New Ross Golf Club is an Irish golf club founded in 1905 and based in Tinneranny, New Ross, County Wexford, Ireland. The club's slogan is "A Pleasure to Play".

History
The land for a nine-hole golf course was acquired on Mockler's estate at Castle Annaghs, under a lease with a seven-year duration. The course was briefly relocated to the estate of Reggie Jeffares at Tinneranny in 1917, but follow Jeffares death in 1918, that lease was not renewed. The course was reopened at Annaghs in 1926 before that lease was terminated, and another course was laid out at Chilcomb Park, the present site of the Albatross factory. In 1928, the Land Commission acquired the Jeffares estate, and the Club had a permanent home under a sporting lease until 1983, when the member agreed to buy the property outright.

The period from 1991 to 1997 was probably the most progressive period in the historical development of New Ross Golf Club. In 1992, the club was among the first member clubs to grant equal rights to women.  Plans were drafted to build the current clubhouse in 1997. The clubhouse was completed and opened to members in 1998.

In 2005, its centenary year, it was decided to redesign the 11th hole building a brand new green.
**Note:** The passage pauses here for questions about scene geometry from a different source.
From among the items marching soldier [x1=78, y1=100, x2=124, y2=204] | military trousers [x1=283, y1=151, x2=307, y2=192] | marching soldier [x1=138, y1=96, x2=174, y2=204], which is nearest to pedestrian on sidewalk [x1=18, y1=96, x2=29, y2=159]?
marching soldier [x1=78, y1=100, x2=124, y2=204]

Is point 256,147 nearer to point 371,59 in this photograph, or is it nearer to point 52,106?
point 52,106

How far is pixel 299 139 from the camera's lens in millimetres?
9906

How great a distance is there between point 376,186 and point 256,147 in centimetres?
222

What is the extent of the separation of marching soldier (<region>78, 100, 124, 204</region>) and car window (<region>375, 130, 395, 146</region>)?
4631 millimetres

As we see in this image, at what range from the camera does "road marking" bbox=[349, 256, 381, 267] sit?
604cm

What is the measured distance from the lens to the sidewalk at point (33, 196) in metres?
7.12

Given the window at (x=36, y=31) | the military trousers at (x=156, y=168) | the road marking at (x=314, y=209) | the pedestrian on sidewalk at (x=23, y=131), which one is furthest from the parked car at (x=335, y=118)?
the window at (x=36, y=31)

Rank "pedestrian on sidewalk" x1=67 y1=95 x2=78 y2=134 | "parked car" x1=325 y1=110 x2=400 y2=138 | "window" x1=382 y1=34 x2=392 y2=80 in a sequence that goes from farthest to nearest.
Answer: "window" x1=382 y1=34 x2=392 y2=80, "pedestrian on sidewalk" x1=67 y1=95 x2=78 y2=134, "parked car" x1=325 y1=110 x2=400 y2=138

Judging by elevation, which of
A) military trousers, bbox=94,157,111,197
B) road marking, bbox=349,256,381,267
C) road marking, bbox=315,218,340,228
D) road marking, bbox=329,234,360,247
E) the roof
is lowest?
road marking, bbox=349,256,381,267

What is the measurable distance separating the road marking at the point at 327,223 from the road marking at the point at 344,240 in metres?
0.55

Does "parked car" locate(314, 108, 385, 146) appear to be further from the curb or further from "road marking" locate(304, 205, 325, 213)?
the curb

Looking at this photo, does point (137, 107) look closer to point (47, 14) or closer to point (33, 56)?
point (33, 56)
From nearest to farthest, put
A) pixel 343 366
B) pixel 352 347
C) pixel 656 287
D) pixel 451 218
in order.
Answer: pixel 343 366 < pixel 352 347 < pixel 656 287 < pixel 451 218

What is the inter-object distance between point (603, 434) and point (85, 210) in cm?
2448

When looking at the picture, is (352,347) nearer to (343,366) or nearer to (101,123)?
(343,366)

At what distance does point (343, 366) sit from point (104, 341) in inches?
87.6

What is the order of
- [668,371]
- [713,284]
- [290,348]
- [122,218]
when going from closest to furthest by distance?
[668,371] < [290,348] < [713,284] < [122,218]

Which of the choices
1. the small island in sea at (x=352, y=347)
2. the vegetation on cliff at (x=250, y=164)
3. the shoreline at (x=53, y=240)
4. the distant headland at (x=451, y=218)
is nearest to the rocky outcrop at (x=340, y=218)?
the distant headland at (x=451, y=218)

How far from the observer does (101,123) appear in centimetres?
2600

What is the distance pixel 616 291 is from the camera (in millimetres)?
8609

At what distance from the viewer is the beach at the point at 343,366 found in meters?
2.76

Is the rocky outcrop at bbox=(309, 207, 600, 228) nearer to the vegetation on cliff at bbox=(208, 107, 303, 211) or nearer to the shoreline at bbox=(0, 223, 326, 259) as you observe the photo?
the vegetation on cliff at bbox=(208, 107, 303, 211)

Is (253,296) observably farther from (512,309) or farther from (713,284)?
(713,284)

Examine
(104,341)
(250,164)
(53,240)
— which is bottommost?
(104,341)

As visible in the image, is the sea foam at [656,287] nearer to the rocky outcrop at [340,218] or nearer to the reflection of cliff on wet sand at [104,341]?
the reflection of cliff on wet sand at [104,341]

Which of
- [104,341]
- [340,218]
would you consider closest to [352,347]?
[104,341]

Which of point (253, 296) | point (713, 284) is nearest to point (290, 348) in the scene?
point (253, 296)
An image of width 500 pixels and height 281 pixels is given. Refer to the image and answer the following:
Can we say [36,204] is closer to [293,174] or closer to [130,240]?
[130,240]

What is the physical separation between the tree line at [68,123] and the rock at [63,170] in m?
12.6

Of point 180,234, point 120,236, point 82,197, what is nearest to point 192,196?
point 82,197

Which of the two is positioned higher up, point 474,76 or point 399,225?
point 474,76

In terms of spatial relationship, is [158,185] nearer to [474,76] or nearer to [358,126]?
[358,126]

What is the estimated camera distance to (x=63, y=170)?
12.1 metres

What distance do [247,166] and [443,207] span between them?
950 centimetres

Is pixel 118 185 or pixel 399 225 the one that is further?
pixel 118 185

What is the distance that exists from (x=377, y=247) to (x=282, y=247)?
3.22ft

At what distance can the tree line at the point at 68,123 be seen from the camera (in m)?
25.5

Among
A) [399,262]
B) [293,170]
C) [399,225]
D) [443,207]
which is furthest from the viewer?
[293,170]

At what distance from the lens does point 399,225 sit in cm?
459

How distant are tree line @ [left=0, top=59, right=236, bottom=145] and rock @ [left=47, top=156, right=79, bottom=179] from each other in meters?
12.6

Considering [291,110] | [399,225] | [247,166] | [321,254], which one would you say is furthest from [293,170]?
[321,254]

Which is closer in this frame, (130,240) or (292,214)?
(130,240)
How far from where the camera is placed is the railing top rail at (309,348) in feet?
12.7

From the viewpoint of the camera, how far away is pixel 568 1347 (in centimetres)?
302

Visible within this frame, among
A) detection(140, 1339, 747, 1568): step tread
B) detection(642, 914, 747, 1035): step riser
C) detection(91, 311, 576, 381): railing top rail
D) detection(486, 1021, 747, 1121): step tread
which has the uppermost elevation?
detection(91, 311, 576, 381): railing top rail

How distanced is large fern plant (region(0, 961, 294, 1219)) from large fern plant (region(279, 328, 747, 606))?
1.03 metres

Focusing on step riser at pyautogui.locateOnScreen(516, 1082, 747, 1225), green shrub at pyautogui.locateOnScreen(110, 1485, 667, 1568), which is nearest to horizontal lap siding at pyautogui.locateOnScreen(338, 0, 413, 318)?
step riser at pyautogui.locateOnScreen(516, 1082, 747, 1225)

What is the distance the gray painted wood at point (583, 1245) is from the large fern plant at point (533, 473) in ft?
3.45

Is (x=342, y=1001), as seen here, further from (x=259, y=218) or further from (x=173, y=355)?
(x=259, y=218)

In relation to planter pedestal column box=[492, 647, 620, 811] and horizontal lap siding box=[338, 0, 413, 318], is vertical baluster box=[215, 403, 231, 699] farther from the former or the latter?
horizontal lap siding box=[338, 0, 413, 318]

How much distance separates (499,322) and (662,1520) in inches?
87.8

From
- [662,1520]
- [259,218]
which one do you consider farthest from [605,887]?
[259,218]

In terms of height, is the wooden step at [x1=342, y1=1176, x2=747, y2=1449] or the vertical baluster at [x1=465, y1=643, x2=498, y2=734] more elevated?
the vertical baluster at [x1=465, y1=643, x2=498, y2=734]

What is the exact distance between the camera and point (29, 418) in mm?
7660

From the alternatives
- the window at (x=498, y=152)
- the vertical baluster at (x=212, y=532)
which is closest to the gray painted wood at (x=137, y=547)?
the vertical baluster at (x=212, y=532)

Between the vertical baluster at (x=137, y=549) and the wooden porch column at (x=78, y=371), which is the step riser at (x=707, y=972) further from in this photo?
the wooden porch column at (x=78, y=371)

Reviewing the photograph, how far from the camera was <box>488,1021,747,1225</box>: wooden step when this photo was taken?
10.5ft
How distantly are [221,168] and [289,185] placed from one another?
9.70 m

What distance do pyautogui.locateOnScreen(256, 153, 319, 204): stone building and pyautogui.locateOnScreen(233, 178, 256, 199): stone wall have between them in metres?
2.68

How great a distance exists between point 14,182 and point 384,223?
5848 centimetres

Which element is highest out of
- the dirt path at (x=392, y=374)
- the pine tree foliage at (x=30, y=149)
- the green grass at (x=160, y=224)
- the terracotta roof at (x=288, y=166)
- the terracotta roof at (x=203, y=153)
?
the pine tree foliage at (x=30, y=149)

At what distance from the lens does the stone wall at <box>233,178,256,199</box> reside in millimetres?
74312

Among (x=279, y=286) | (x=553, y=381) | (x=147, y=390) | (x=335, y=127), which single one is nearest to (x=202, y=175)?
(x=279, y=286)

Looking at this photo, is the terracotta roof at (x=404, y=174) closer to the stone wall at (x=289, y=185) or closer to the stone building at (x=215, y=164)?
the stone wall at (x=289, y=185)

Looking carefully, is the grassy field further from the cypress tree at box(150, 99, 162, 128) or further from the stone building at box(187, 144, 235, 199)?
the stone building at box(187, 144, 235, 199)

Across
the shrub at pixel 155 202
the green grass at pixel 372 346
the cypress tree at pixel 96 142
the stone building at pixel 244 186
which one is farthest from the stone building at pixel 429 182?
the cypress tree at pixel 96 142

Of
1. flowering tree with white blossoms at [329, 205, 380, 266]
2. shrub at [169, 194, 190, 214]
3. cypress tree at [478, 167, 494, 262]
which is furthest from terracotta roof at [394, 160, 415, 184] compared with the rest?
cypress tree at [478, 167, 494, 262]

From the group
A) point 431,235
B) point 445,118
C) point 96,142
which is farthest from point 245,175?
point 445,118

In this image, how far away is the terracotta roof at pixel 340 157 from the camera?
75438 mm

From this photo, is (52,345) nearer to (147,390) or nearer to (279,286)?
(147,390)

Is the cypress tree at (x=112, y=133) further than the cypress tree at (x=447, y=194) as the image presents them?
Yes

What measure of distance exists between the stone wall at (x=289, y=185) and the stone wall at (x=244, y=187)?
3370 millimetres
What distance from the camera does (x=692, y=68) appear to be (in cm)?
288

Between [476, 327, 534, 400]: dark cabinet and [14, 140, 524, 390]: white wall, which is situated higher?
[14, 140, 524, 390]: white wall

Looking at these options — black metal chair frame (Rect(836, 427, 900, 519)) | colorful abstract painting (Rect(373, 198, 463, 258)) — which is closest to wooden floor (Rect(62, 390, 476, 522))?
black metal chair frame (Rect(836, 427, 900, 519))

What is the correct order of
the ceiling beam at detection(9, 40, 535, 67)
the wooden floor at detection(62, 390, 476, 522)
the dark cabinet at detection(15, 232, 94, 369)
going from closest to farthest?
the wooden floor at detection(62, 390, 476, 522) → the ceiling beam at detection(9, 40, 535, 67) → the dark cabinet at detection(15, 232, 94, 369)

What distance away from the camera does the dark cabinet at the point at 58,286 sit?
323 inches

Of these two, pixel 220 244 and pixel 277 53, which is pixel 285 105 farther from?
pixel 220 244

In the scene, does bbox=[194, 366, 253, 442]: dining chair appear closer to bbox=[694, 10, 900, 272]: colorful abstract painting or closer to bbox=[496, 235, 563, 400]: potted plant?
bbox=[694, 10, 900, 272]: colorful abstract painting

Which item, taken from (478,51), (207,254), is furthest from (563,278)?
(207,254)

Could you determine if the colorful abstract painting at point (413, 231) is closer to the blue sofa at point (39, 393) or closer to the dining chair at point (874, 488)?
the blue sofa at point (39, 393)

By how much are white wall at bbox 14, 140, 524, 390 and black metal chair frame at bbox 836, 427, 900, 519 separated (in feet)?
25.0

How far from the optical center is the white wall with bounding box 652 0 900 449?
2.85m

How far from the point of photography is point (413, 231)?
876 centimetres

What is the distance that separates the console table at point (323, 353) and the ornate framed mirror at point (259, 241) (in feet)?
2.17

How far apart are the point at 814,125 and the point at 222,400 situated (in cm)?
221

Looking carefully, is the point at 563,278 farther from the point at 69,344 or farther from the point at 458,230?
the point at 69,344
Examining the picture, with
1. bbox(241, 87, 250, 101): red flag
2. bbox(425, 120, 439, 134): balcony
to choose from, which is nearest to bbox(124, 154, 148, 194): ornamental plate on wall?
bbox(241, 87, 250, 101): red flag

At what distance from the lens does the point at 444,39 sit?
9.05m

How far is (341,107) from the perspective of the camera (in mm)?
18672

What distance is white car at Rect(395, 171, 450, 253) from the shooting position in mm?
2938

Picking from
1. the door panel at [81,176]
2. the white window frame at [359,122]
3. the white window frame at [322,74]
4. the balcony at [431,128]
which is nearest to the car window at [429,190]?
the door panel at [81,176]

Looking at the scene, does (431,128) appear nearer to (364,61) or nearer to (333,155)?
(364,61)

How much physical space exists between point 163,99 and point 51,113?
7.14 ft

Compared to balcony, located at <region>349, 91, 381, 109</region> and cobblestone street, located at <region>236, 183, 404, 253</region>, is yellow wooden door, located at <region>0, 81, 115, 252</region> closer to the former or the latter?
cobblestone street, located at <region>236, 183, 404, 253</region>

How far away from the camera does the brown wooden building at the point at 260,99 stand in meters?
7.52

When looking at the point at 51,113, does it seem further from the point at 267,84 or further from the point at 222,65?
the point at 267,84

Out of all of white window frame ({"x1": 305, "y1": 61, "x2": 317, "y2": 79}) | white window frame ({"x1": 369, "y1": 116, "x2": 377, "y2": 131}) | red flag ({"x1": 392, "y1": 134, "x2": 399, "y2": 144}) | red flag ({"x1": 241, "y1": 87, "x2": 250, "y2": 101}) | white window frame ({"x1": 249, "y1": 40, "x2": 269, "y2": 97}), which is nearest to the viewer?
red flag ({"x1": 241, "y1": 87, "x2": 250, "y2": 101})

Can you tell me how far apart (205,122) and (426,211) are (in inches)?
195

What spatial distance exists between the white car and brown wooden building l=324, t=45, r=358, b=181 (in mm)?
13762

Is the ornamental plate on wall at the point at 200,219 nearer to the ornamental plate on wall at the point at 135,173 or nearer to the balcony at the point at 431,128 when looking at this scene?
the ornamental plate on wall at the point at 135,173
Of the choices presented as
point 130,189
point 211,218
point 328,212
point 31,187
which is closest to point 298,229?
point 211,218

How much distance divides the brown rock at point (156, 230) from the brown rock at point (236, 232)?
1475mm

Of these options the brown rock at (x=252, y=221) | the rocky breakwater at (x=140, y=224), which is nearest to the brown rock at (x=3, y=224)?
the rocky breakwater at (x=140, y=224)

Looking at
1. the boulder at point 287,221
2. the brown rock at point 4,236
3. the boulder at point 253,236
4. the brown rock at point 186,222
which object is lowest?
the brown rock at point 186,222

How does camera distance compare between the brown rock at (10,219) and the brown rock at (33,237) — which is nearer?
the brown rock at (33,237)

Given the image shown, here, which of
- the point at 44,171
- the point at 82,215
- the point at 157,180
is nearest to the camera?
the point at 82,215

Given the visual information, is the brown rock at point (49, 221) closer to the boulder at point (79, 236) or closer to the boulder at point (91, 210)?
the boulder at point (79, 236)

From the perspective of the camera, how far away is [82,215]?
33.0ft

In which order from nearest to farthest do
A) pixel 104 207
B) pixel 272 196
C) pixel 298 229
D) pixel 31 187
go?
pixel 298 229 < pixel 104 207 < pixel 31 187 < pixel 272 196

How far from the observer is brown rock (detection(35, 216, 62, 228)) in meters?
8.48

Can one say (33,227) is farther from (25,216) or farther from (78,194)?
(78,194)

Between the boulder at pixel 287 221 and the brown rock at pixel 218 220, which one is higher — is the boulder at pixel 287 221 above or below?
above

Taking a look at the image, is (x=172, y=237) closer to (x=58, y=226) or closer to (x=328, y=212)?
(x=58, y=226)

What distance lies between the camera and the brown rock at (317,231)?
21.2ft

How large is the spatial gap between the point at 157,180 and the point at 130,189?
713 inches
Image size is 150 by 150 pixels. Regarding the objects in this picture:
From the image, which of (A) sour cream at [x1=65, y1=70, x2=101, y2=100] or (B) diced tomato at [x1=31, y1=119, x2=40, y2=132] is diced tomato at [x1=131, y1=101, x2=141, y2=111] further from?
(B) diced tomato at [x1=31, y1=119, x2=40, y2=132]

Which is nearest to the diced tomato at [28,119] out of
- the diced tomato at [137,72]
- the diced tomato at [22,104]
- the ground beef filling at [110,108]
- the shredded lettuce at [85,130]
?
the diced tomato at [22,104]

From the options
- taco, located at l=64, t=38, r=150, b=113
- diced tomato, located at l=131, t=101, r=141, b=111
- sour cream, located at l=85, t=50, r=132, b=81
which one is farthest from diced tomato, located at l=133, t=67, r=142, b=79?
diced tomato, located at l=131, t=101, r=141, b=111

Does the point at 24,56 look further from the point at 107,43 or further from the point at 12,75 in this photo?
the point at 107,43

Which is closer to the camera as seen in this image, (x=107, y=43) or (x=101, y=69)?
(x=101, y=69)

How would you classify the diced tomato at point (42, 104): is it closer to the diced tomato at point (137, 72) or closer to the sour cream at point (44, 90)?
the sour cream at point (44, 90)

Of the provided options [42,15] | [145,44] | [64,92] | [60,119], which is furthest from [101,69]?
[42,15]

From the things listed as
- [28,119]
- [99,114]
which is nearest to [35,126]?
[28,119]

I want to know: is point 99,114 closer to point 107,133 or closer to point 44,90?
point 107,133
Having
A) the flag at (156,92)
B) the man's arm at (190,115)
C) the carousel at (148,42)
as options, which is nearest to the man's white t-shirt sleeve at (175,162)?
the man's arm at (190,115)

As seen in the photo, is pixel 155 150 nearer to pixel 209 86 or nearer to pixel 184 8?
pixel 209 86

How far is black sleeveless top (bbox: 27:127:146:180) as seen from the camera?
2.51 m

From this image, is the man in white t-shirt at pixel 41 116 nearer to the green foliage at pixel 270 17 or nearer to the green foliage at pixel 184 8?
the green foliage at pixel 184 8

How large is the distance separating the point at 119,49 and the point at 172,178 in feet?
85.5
The 18th green was also re-designed. Further redevelopment of the 12th, 13th, 15th and 16th greens commenced in September 2008 and is due to be completed and open to play in May 2009.

The Course

The back nine has been in play for over a hundred years while the front nine has been in play since 1995. The new nine was designed by Des Smyth (2006 Ryder Cup Vice-Captain) and Declan Brannigan, and is an example of modern design with old style golfing values. In the far distance forming a spectacular backdrop to the 11th green lies the fifteen mile stretch of the Blackstairs Mountains from Dranagh to Mount Leinster, separating counties Carlow and Wexford.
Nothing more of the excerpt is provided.